At the Benson Library in 2006, Jews, Christians and Muslims quietly agreed to a memorandum of understanding to move forward, not announcing it publicly. The plan went very public in 2009 when more than a thousand people at the downtown convention center (now called the CHI Health Center) attended “Dinner in Abraham’s Tent,” so named because the three faiths descend from the biblical Abraham.
Planners looked at dozens of possible sites and in 2011 purchased land in a corner of the old Highland Country Club. Later called Ironwood, it was known for years as the country club for Jews, who were not welcomed at other places.
Temple Israel finished its new synagogue on the Tri-Faith campus in 2013, and the American Muslim Institute opened its mosque in 2017. Countryside Community Church opened in 2018. Now comes the addition of the interfaith center.
A circular “Abraham’s Bridge” connects the four structures. The bridge twice crosses a stream whose historical name is — yes — Hell Creek.
At a Zoom session last week about the founding of the Tri-Faith Initiative, Rabbi Azriel said golfers remind him that the synagogue is built on the old 17th hole. He quipped that because it’s now a holy place, there is “a lot less cursing” there without golfers hitting balls into Hell Creek.
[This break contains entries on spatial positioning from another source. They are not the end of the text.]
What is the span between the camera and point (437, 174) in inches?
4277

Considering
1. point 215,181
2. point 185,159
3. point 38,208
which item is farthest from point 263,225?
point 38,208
The interfaith center is essentially finished, but Executive Director Wendy Goldberg said it will have a soft opening and limited use for now because of the coronavirus, with a dedication planned for October.
She said the Episcopal Diocese never lost its enthusiasm for the Tri-Faith Initiative. Goldberg accepted the Episcopal donation from D.C. “Woody” Bradford, a founding member of the Tri-Faith board.
“I cannot think of a better example of ‘loving your neighbor,’ ” Bradford said, “than what is and will be shown every day on the Tri-Faith Commons.”